■ Data rows
= = = = = = =

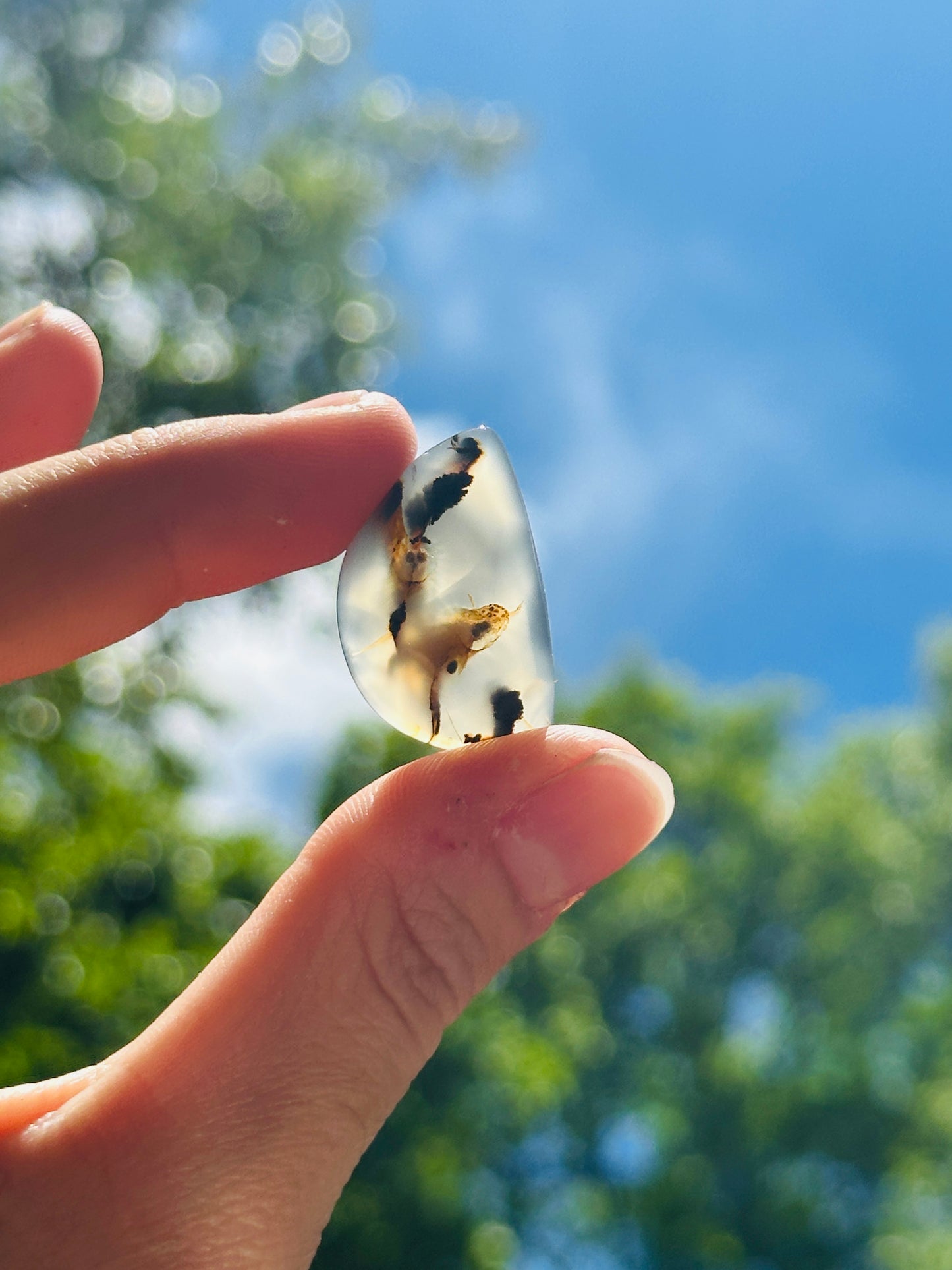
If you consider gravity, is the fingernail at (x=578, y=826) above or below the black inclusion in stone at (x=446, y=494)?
below

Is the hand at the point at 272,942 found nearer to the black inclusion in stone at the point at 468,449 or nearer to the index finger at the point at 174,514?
the index finger at the point at 174,514

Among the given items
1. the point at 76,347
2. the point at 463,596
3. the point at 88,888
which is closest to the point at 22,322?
the point at 76,347

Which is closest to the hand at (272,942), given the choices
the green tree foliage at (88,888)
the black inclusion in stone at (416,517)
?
the black inclusion in stone at (416,517)

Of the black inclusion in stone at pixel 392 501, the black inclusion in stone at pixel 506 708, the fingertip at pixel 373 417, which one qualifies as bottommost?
the black inclusion in stone at pixel 506 708

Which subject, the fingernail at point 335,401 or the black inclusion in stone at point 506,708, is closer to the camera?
the black inclusion in stone at point 506,708

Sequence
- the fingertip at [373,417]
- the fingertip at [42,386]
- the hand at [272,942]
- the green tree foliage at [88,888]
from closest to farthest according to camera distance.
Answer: the hand at [272,942]
the fingertip at [373,417]
the fingertip at [42,386]
the green tree foliage at [88,888]

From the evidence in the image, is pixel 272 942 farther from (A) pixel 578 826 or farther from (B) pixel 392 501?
(B) pixel 392 501

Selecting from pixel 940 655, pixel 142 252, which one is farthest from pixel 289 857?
pixel 940 655

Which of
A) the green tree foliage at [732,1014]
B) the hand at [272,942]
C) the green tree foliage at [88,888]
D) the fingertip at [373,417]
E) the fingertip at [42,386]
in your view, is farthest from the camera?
the green tree foliage at [732,1014]
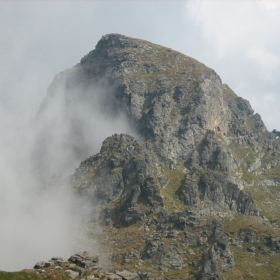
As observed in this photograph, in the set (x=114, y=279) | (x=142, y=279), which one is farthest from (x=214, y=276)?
(x=114, y=279)

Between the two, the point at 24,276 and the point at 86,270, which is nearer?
the point at 24,276

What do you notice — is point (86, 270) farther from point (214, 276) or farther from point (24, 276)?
point (214, 276)

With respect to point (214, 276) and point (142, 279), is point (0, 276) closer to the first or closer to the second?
point (142, 279)

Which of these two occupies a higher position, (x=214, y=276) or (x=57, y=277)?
(x=214, y=276)

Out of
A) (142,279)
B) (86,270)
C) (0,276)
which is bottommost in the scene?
(0,276)

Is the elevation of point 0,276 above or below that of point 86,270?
below

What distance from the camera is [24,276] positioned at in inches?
4936

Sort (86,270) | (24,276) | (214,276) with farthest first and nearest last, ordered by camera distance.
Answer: (214,276) < (86,270) < (24,276)

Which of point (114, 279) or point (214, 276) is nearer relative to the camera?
point (114, 279)

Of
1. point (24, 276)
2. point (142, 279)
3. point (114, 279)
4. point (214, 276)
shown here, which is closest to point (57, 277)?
point (24, 276)

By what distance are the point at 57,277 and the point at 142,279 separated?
A: 8068cm

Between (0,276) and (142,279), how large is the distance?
8855 cm

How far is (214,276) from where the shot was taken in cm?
19950

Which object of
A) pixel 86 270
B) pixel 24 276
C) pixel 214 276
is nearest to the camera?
pixel 24 276
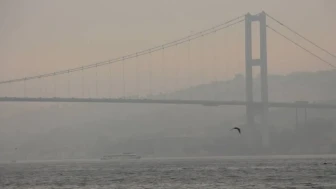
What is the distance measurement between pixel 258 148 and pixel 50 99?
48.4 m

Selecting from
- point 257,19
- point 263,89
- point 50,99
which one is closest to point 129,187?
point 50,99

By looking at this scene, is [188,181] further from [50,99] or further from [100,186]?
[50,99]

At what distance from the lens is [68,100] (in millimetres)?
121188

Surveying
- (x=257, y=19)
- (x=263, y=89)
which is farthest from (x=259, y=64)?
(x=257, y=19)

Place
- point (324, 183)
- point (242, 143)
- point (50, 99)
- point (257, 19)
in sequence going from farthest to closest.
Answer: point (242, 143), point (257, 19), point (50, 99), point (324, 183)

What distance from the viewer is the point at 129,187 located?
64625 mm

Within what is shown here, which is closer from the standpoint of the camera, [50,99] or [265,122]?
[50,99]

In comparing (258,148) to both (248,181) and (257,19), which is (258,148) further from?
(248,181)

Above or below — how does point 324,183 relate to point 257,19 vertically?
below

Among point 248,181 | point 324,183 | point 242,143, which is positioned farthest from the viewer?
point 242,143

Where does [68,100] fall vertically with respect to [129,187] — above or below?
above

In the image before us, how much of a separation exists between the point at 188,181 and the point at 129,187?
8248mm

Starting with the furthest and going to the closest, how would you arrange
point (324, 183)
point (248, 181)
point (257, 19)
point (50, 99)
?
point (257, 19), point (50, 99), point (248, 181), point (324, 183)

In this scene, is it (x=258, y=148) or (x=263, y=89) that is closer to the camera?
(x=263, y=89)
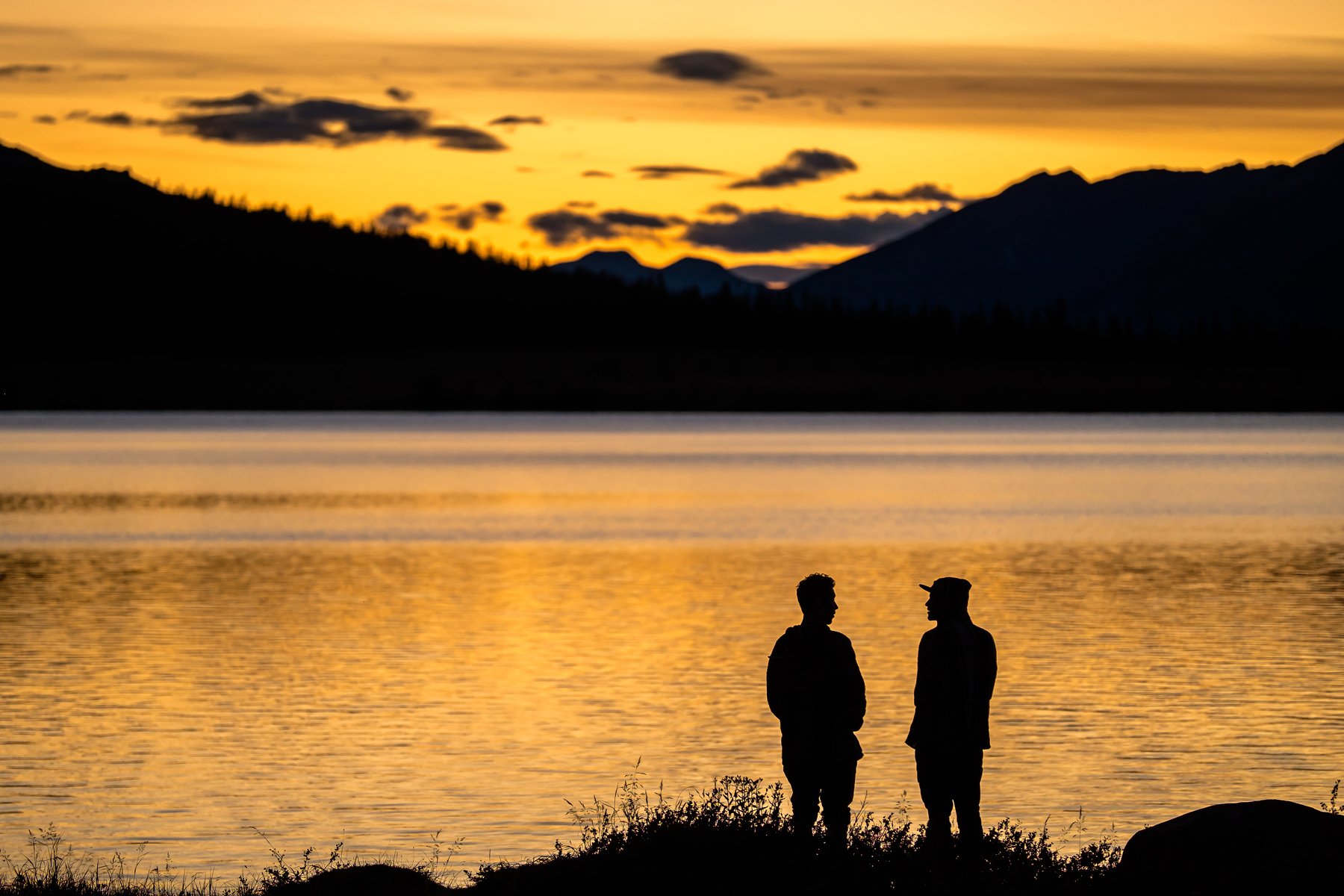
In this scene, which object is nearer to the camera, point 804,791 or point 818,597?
point 818,597

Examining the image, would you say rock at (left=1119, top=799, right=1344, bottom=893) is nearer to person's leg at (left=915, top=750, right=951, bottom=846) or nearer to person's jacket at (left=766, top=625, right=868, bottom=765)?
person's leg at (left=915, top=750, right=951, bottom=846)

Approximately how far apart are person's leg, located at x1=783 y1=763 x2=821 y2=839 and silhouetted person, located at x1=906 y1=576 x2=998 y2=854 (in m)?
0.70

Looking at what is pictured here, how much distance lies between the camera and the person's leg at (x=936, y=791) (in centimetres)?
1320

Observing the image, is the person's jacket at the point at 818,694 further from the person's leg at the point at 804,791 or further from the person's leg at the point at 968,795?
the person's leg at the point at 968,795

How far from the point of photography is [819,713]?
13.1 m

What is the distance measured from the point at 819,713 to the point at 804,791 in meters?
0.54

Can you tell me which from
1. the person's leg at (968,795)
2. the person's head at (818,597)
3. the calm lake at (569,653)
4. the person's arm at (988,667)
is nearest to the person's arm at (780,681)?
the person's head at (818,597)

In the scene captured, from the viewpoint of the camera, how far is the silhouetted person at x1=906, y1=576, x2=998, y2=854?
13023mm

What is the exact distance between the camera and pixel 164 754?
21203mm

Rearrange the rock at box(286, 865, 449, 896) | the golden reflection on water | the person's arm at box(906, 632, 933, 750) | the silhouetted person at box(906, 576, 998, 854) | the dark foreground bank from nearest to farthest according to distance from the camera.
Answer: the dark foreground bank → the rock at box(286, 865, 449, 896) → the silhouetted person at box(906, 576, 998, 854) → the person's arm at box(906, 632, 933, 750) → the golden reflection on water

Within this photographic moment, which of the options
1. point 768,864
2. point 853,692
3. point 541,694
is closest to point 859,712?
point 853,692

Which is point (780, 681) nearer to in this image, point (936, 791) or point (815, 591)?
point (815, 591)

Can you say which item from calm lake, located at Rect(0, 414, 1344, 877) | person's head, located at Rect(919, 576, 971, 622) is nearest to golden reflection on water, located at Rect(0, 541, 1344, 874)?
calm lake, located at Rect(0, 414, 1344, 877)

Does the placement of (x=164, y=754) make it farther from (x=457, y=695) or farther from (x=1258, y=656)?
(x=1258, y=656)
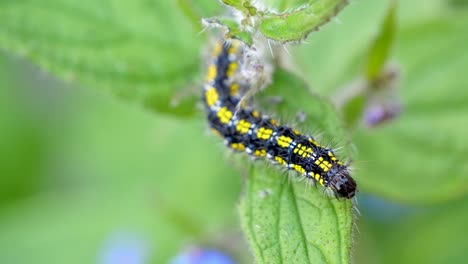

= = = = = = =

■ Aim of the task
Copy every item above word for word, omitting the pictures.

■ Response
If you consider gravity, is the fingernail at (x=578, y=826) above or below the black inclusion in stone at (x=446, y=494)?
below

Is the hand at the point at 272,942 found nearer to the black inclusion in stone at the point at 468,449 or nearer to the index finger at the point at 174,514?
the index finger at the point at 174,514

Among the given items
1. the point at 76,347
2. the point at 463,596
3. the point at 88,888
which is closest to the point at 22,322?
the point at 76,347

Which is closest to the hand at (272,942), given the choices
the green tree foliage at (88,888)
the black inclusion in stone at (416,517)
?
the black inclusion in stone at (416,517)

Of the black inclusion in stone at pixel 392 501, the black inclusion in stone at pixel 506 708, the fingertip at pixel 373 417, which one qualifies as bottommost?
the black inclusion in stone at pixel 506 708

Which subject, the fingernail at point 335,401 or the black inclusion in stone at point 506,708, is closer to the camera?
the black inclusion in stone at point 506,708

Sequence
- the fingertip at [373,417]
- the fingertip at [42,386]
- the hand at [272,942]
- the green tree foliage at [88,888]
from closest to farthest according to camera distance.
Answer: the hand at [272,942]
the fingertip at [373,417]
the fingertip at [42,386]
the green tree foliage at [88,888]

From the evidence in the image, is pixel 272 942 farther from (A) pixel 578 826 or farther from (B) pixel 392 501?
(B) pixel 392 501

Selecting from pixel 940 655, pixel 142 252, which one is farthest from pixel 289 857?
pixel 940 655

Which of
A) the green tree foliage at [732,1014]
B) the hand at [272,942]
C) the green tree foliage at [88,888]
D) the fingertip at [373,417]
E) the fingertip at [42,386]
in your view, is farthest from the camera?
the green tree foliage at [732,1014]
As observed in this photograph, in the set (x=114, y=279) | (x=142, y=279), which one is farthest from (x=214, y=276)?
(x=114, y=279)

Between the two, the point at 24,276 and the point at 86,270, which is nearer?
the point at 24,276

What do you notice — is point (86, 270) farther from point (214, 276) or farther from point (24, 276)?
point (214, 276)

With respect to point (214, 276) and point (142, 279), is point (0, 276) closer to the first or closer to the second?
point (142, 279)

Which of these two occupies a higher position, (x=214, y=276) or (x=57, y=277)?
(x=214, y=276)

Out of
A) (142,279)
B) (86,270)
C) (0,276)
which is bottommost in the scene?
(0,276)

Is the elevation of point 0,276 above or below that of point 86,270?
below

What distance from the camera is [24,276] positioned at in inches?
4936

Sort (86,270) | (24,276) | (214,276) with farthest first and nearest last, ordered by camera distance.
Answer: (214,276) < (86,270) < (24,276)

Which of point (114, 279) or point (214, 276) is nearer relative to the camera?
point (114, 279)

Of
1. point (24, 276)
2. point (142, 279)
3. point (114, 279)
4. point (214, 276)
shown here, which is closest to point (57, 277)?
point (24, 276)

By what distance are the point at 57,277 and the point at 142,279 separated?
A: 8068cm

Between (0,276) and (142,279), how large is the distance?
8855 cm

How far is (214,276) from where the shot was taken in cm?
19950

Which object of
A) pixel 86 270
B) pixel 24 276
C) pixel 214 276
is nearest to the camera?
pixel 24 276
What is the distance measurement between pixel 258 148 and pixel 50 99?
48.4 m

Selecting from
- point 257,19
- point 263,89
- point 50,99
which one is closest to point 129,187?
point 50,99

By looking at this scene, is [188,181] further from [50,99] or further from [100,186]?
[50,99]

At what distance from the lens is [68,100] (in millimetres)?
121188

Surveying
- (x=257, y=19)
- (x=263, y=89)
which is farthest from (x=259, y=64)?
(x=257, y=19)

Place
- point (324, 183)
- point (242, 143)
- point (50, 99)
- point (257, 19)
in sequence going from farthest to closest.
Answer: point (242, 143), point (257, 19), point (50, 99), point (324, 183)

What distance from the viewer is the point at 129,187 located?
64625 mm

Within what is shown here, which is closer from the standpoint of the camera, [50,99] or [265,122]?
[50,99]

In comparing (258,148) to both (248,181) and (257,19), which is (258,148) further from?
(248,181)

Above or below — how does point 324,183 relate to point 257,19 vertically?
below

Among point 248,181 | point 324,183 | point 242,143, which is positioned farthest from the viewer?
point 242,143

Where does [68,100] fall vertically with respect to [129,187] — above or below?
above

In the image before us, how much of a separation exists between the point at 188,181 and the point at 129,187?
8248mm

Starting with the furthest and going to the closest, how would you arrange
point (324, 183)
point (248, 181)
point (257, 19)
point (50, 99)
?
point (257, 19), point (50, 99), point (248, 181), point (324, 183)

In this scene, is it (x=258, y=148) or (x=263, y=89) that is closer to the camera?
(x=263, y=89)
In this scene, which object is nearer to the camera, point 804,791 or point 818,597?
point 818,597

Examining the image, would you say rock at (left=1119, top=799, right=1344, bottom=893) is nearer to person's leg at (left=915, top=750, right=951, bottom=846) or nearer to person's jacket at (left=766, top=625, right=868, bottom=765)?
person's leg at (left=915, top=750, right=951, bottom=846)

Approximately how far apart are person's leg, located at x1=783 y1=763 x2=821 y2=839 and silhouetted person, located at x1=906 y1=576 x2=998 y2=854 (in m)?
0.70

Looking at what is pictured here, how much distance lies between the camera and the person's leg at (x=936, y=791) (in centimetres)?
1320

Observing the image, is the person's jacket at the point at 818,694 further from the person's leg at the point at 804,791 or further from the person's leg at the point at 968,795?
the person's leg at the point at 968,795

How far from the point of photography is [819,713]?
13.1 m

What is the distance measured from the point at 819,713 to the point at 804,791 in meters?
0.54

Can you tell me which from
1. the person's leg at (968,795)
2. the person's head at (818,597)
3. the calm lake at (569,653)
4. the person's arm at (988,667)
is nearest to the person's arm at (780,681)?
the person's head at (818,597)

In the scene captured, from the viewpoint of the camera, how far is the silhouetted person at x1=906, y1=576, x2=998, y2=854?
13023mm

What is the exact distance between the camera and pixel 164 754?
21203mm

Rearrange the rock at box(286, 865, 449, 896) | the golden reflection on water | the person's arm at box(906, 632, 933, 750) | the silhouetted person at box(906, 576, 998, 854) | the dark foreground bank from nearest to farthest according to distance from the camera.
Answer: the dark foreground bank → the rock at box(286, 865, 449, 896) → the silhouetted person at box(906, 576, 998, 854) → the person's arm at box(906, 632, 933, 750) → the golden reflection on water

Within this photographic moment, which of the options
1. point 768,864
2. point 853,692
3. point 541,694
is closest to point 859,712?
point 853,692

Which is point (780, 681) nearer to in this image, point (936, 791) or point (815, 591)?
point (815, 591)

Can you say which item from calm lake, located at Rect(0, 414, 1344, 877) | person's head, located at Rect(919, 576, 971, 622) is nearest to golden reflection on water, located at Rect(0, 541, 1344, 874)?
calm lake, located at Rect(0, 414, 1344, 877)

Does the placement of (x=164, y=754) make it farther from (x=457, y=695) or farther from (x=1258, y=656)?
(x=1258, y=656)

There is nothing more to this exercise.